#### [DA FARE]
Restituisci come lista JSON di stringhe soltanto le righe dei record che vanno da quella contenente "How should the items" fino a quella contenente "the pink flower at point 322,312 <", estremi inclusi. Metti una stringa per riga e tralascia le righe vuote.

#### [INFORMAZIONI RIPORTATE]
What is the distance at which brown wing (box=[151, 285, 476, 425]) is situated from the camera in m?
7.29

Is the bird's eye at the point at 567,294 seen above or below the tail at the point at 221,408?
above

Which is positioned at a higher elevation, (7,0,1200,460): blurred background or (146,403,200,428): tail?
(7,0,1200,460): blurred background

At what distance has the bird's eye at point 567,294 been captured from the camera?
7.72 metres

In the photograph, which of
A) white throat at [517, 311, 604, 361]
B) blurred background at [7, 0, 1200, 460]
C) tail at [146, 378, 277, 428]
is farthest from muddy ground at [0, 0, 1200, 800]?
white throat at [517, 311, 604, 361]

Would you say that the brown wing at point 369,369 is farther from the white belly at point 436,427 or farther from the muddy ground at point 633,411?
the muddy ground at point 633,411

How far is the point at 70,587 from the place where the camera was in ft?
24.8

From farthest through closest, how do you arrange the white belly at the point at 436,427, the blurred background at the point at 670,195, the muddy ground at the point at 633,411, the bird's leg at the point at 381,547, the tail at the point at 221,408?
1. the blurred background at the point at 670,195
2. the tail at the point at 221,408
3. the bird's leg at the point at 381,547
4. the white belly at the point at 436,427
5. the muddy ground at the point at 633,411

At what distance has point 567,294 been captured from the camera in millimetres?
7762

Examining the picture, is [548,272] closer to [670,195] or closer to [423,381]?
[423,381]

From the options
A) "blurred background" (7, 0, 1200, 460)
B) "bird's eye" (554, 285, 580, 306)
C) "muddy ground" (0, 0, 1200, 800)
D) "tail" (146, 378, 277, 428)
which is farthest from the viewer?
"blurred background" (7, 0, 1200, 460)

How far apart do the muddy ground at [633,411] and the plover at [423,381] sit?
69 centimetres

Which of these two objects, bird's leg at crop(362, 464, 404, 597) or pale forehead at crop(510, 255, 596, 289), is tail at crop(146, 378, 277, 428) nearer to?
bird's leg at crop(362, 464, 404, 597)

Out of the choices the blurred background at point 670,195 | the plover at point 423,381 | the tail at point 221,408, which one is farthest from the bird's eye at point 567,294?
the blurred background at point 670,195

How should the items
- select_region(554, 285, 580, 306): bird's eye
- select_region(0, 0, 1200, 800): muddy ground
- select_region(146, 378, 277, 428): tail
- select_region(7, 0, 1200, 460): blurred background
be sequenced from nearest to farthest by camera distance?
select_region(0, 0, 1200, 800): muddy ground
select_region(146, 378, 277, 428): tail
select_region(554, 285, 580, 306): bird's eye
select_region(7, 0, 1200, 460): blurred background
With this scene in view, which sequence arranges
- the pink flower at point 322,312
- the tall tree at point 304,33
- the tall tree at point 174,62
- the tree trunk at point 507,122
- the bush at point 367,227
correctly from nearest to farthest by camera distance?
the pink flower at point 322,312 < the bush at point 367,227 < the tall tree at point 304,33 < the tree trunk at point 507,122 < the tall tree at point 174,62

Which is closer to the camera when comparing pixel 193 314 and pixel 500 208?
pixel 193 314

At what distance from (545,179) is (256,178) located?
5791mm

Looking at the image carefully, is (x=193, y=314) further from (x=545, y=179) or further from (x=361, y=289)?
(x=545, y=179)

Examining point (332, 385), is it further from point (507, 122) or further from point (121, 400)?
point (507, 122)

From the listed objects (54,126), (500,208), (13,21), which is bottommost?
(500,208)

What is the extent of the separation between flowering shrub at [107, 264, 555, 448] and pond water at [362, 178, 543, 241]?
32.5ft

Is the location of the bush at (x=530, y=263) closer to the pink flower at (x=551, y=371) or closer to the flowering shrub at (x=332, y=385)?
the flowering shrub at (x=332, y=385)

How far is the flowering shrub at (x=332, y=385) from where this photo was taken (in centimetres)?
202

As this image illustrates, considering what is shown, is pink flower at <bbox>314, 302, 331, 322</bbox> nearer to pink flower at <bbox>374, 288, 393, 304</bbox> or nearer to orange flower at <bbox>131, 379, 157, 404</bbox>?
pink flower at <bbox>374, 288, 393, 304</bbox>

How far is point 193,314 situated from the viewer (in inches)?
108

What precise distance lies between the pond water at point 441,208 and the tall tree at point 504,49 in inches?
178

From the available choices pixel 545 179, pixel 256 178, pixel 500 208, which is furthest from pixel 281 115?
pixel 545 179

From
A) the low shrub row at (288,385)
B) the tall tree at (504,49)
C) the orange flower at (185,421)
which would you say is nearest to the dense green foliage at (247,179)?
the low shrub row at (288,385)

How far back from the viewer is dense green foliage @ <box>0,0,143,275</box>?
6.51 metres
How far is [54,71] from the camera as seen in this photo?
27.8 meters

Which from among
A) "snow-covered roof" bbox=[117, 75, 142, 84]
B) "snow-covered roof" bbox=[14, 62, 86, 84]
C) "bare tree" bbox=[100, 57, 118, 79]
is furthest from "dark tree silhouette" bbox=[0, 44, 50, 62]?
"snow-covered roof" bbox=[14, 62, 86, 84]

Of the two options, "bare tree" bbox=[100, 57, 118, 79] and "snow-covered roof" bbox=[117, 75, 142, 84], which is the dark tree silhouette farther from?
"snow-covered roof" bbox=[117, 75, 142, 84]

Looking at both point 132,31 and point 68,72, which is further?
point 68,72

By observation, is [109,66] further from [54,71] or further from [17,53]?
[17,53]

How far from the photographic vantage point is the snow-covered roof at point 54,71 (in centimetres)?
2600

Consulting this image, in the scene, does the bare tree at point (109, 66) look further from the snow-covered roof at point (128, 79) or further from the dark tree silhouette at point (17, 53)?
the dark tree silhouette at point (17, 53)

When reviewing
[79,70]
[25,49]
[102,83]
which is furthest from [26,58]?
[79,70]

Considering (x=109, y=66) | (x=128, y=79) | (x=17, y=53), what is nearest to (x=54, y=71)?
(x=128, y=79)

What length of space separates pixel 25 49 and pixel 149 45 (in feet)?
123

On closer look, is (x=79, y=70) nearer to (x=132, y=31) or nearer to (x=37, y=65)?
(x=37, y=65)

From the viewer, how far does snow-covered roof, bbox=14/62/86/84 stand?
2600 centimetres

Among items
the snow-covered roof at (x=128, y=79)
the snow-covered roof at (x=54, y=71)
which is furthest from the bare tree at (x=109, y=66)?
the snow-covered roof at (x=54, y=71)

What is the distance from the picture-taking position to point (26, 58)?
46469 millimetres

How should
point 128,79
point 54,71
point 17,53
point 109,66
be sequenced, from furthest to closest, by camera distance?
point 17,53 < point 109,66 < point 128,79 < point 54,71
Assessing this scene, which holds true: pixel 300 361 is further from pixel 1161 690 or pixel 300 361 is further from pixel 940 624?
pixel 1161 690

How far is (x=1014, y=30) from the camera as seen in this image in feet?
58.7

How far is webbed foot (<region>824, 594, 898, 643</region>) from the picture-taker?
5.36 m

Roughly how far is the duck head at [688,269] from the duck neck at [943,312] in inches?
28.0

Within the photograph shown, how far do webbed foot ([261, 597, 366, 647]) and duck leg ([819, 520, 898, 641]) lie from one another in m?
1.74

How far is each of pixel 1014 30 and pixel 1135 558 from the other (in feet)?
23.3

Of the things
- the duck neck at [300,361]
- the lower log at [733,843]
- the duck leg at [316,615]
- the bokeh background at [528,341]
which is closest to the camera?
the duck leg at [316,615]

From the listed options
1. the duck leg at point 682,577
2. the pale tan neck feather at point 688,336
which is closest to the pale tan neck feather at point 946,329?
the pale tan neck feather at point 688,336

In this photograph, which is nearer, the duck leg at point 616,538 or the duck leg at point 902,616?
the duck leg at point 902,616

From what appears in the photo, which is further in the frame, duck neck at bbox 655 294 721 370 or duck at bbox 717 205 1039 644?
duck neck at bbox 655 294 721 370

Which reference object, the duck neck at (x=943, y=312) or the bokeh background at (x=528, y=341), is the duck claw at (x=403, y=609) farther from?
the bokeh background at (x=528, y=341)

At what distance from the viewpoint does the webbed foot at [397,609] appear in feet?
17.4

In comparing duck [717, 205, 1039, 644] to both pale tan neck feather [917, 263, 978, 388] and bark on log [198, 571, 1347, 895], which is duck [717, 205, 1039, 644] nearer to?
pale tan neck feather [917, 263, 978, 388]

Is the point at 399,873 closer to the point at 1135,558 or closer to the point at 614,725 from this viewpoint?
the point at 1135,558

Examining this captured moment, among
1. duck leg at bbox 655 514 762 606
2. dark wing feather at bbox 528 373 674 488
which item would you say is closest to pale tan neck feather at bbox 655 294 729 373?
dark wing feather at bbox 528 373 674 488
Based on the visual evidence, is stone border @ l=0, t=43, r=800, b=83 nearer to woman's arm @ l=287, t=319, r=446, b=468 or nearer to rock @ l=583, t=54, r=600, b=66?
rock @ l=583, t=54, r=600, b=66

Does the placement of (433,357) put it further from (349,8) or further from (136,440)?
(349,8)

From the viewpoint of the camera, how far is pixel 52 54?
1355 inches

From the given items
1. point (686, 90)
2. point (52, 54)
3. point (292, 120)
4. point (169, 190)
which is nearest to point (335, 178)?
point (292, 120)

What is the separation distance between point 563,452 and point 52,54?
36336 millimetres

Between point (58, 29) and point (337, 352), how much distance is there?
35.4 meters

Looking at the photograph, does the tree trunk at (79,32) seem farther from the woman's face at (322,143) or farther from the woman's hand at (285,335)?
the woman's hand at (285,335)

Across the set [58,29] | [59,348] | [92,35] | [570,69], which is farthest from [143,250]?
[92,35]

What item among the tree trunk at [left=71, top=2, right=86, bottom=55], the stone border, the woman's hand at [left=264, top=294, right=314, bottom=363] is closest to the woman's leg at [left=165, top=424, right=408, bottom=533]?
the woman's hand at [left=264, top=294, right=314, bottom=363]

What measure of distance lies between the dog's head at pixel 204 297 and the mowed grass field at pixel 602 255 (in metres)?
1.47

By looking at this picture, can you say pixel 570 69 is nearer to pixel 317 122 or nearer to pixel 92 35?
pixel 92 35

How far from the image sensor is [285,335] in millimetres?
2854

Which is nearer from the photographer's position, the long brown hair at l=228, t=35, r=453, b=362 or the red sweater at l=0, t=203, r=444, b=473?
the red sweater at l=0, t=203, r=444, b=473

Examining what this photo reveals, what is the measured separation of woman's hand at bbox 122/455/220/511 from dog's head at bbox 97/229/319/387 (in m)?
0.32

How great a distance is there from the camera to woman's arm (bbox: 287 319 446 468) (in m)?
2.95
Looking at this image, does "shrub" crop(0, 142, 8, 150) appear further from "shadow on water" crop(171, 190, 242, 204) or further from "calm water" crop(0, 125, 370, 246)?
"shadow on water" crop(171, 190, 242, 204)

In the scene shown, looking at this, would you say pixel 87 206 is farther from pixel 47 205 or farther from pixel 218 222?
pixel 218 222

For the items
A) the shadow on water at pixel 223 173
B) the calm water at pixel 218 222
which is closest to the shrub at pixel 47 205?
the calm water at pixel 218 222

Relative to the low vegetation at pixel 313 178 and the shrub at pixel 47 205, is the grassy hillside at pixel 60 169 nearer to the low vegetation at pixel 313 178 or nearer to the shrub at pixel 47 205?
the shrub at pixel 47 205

#### [SOLUZIONE]
[
  "How should the items",
  "- select_region(554, 285, 580, 306): bird's eye",
  "- select_region(0, 0, 1200, 800): muddy ground",
  "- select_region(146, 378, 277, 428): tail",
  "- select_region(7, 0, 1200, 460): blurred background",
  "be sequenced from nearest to farthest by camera distance?",
  "select_region(0, 0, 1200, 800): muddy ground",
  "select_region(146, 378, 277, 428): tail",
  "select_region(554, 285, 580, 306): bird's eye",
  "select_region(7, 0, 1200, 460): blurred background",
  "With this scene in view, which sequence arranges",
  "- the pink flower at point 322,312",
  "- the tall tree at point 304,33",
  "- the tall tree at point 174,62",
  "- the tree trunk at point 507,122",
  "- the bush at point 367,227",
  "correctly from nearest to farthest by camera distance?",
  "the pink flower at point 322,312 < the bush at point 367,227 < the tall tree at point 304,33 < the tree trunk at point 507,122 < the tall tree at point 174,62"
]